There is no practical reason why in principle, as with bradycardia pacing, ICD implantation should be confined to tertiary centres. Technically, implanting a modern defibrillator requires little additional experience to that already possessed by a cardiologist who performs pacing. Devices are now small enough that the implantation technique is virtually identical to that of a bradycardia pacemaker. VF induction and defibrillation is performed under conscious sedation rather than general anaesthesia, and the precautions necessary to perform this safely are the same as when sedation is employed for transoesophageal echocardiography. Although initial programming and follow up of these devices requires training and careful thought, device companies run frequent excellent courses to support physicians and technicians in this area.

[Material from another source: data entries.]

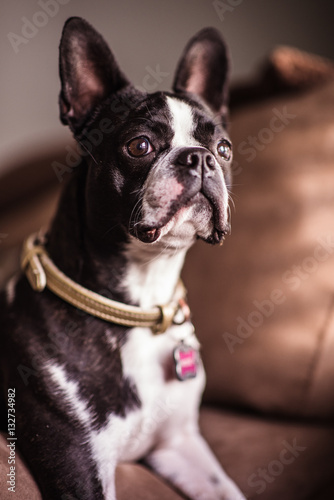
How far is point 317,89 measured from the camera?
5.41 ft

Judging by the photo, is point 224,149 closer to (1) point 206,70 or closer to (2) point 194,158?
(2) point 194,158

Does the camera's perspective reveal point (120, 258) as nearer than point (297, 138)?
Yes

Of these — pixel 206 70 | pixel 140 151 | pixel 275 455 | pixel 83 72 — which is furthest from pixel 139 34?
pixel 275 455

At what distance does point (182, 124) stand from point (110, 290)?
41cm

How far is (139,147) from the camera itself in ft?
3.43

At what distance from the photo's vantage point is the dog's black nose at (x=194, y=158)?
39.2 inches

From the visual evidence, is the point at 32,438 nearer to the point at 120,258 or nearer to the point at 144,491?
the point at 144,491

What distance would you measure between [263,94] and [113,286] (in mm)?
1244

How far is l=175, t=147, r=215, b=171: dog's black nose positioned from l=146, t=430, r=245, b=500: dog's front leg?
0.74 meters

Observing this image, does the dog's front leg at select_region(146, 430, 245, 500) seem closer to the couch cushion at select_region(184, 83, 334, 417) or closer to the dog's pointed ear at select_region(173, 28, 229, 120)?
the couch cushion at select_region(184, 83, 334, 417)

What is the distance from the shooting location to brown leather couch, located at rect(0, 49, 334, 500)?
1.33 m

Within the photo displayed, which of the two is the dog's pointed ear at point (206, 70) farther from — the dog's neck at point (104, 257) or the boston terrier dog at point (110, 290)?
the dog's neck at point (104, 257)

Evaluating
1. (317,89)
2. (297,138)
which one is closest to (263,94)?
(317,89)

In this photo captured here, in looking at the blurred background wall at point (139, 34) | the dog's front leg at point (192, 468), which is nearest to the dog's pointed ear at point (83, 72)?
the dog's front leg at point (192, 468)
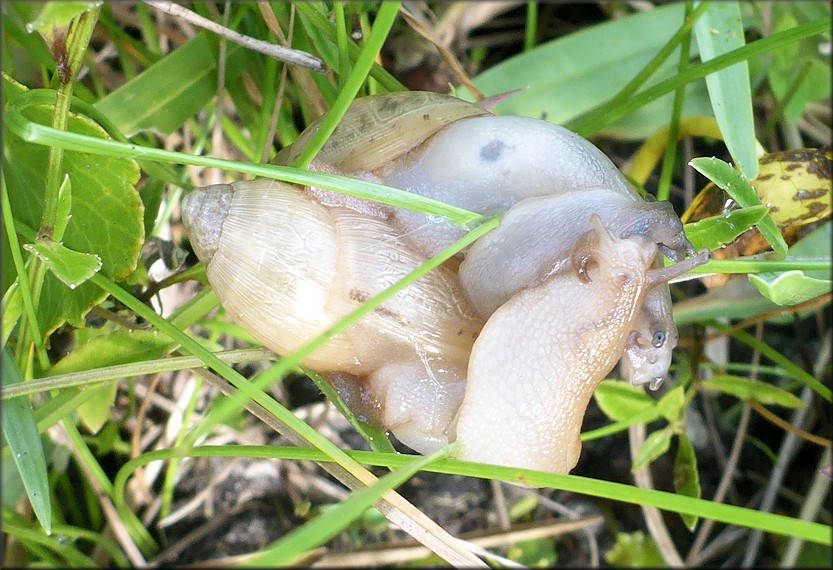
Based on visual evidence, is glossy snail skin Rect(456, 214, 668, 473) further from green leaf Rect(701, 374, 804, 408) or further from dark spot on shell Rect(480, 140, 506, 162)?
green leaf Rect(701, 374, 804, 408)

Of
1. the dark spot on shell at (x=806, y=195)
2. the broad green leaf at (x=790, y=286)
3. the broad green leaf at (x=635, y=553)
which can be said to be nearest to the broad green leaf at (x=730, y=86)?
the dark spot on shell at (x=806, y=195)

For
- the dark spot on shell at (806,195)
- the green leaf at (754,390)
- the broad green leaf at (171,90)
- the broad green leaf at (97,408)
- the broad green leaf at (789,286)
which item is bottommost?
the green leaf at (754,390)

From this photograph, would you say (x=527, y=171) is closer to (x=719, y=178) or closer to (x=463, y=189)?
(x=463, y=189)

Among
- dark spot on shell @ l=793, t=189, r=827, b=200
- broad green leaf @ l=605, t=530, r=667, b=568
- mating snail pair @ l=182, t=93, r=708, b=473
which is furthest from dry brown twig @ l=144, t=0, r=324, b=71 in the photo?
broad green leaf @ l=605, t=530, r=667, b=568

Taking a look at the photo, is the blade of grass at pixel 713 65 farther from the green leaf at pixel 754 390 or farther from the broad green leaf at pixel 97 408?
the broad green leaf at pixel 97 408

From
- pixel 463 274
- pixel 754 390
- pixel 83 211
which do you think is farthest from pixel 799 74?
pixel 83 211

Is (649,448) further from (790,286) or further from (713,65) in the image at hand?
(713,65)
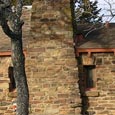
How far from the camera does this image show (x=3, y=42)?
15523 mm

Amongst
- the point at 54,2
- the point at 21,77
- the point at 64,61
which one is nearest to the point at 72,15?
the point at 54,2

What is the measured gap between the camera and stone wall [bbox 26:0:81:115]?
45.1 feet

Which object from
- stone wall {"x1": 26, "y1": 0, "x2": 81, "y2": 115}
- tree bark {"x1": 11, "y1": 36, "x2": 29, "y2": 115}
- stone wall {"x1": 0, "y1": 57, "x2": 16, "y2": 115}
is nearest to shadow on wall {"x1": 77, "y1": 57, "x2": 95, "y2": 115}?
stone wall {"x1": 26, "y1": 0, "x2": 81, "y2": 115}

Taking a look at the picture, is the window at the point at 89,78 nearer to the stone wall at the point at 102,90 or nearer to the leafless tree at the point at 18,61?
the stone wall at the point at 102,90

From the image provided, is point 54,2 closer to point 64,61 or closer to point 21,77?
point 64,61

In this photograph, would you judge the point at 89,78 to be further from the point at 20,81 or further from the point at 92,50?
the point at 20,81

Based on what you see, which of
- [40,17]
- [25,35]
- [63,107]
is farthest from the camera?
[25,35]

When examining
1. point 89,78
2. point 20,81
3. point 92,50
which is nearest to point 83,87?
point 89,78

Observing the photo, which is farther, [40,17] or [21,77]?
[40,17]

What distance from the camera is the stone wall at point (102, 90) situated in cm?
1402

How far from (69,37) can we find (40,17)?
4.13ft

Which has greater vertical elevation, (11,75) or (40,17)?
(40,17)

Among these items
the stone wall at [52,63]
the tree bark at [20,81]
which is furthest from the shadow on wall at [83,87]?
the tree bark at [20,81]

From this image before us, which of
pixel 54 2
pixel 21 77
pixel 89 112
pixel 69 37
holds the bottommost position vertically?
pixel 89 112
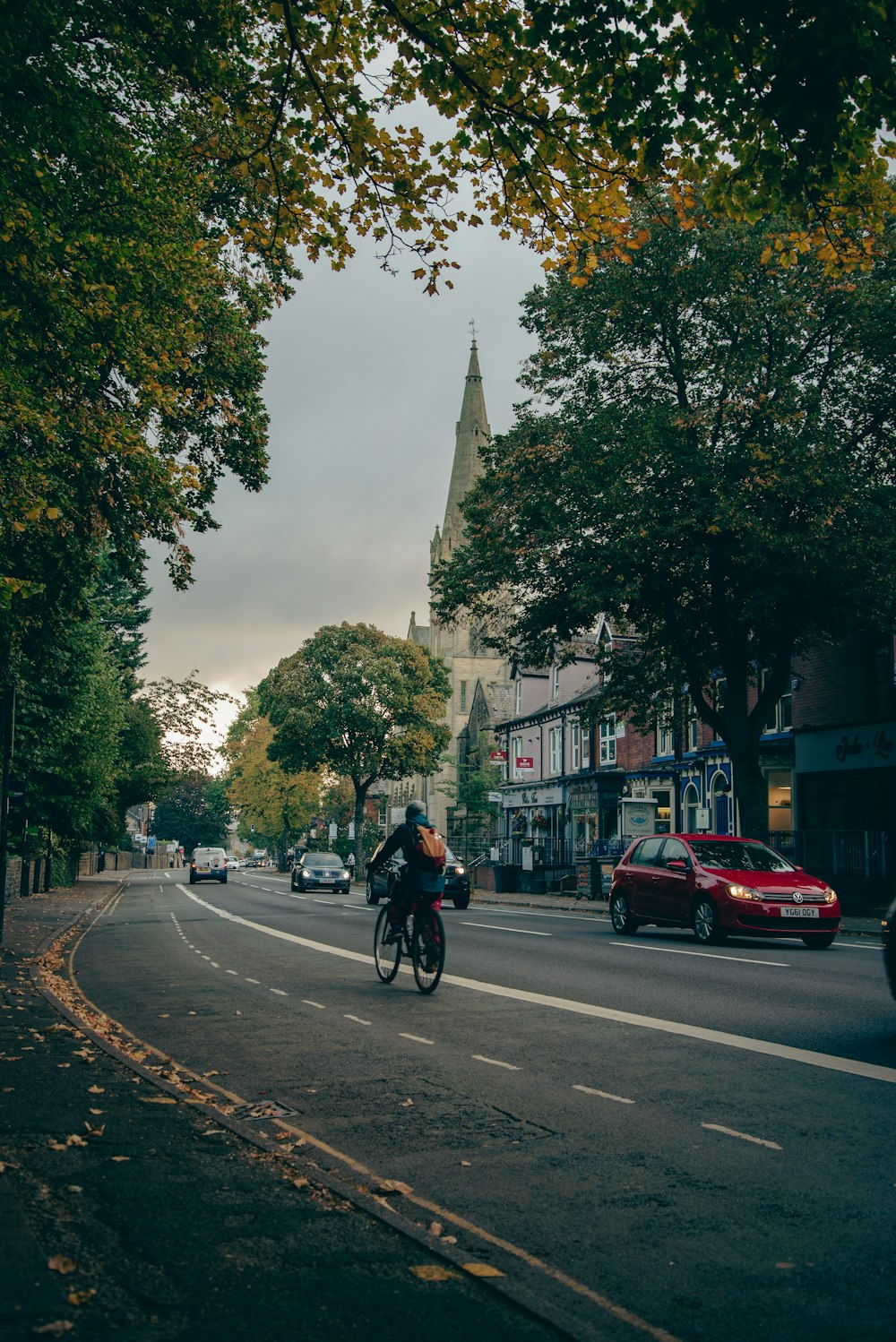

DATA COLLECTION AND MONITORING

For many years, we have been collecting data on coronary angiography and intervention using the Minerva database. This database provides data on patient demographics, risk factors, indications, complications, and outcomes. At present, there is no such system in place for pacemakers and defibrillators. The data collected by the National Pacemaker Database is invaluable, as the article by Cunningham et al¹ demonstrates. It would be extremely useful to extend the scope of data collection for ICDs to include primary and secondary prevention indications, and more detail on patient characteristics, as is the case with coronary intervention. In addition, as recommended by NICE, all cardiology units must audit their practice in order to estimate demand and take steps to secure resources. It will also be important to collect data on the incidence of patients fulfilling the criteria used in the later primary prevention trials such as MADIT-II¹² and SCD-HeFT,¹³ as the outcomes of these studies will influence future guidelines and it will be advantageous to appreciate in advance the implications for service provision.

THE FUTURE?

NICE is due to issue new guidance on ICD therapy in coming months. It is likely that the results of the more recent secondary prevention study MADIT-II will influence selection criteria, which would simplify the identification of patients by removing the need for EP testing, but at the same time increasing the number of eligible patients.

It is essential that we acknowledge regional trends in ICD implantation and seek explanations for the observations. The data presented by Cunningham et al¹ is now more than two years out of date, and more frequent data collection and reporting is necessary to keep abreast of the situation. Managed clinical networks will facilitate regional service provision, helping to resolve issues and assist in service expansion. As with interventional cardiology, an expansion in the number of “device specialists” will be necessary, and not only in major teaching hospitals. Hopefully, the article by Cunningham et al will provide the stimulus for change in this important area.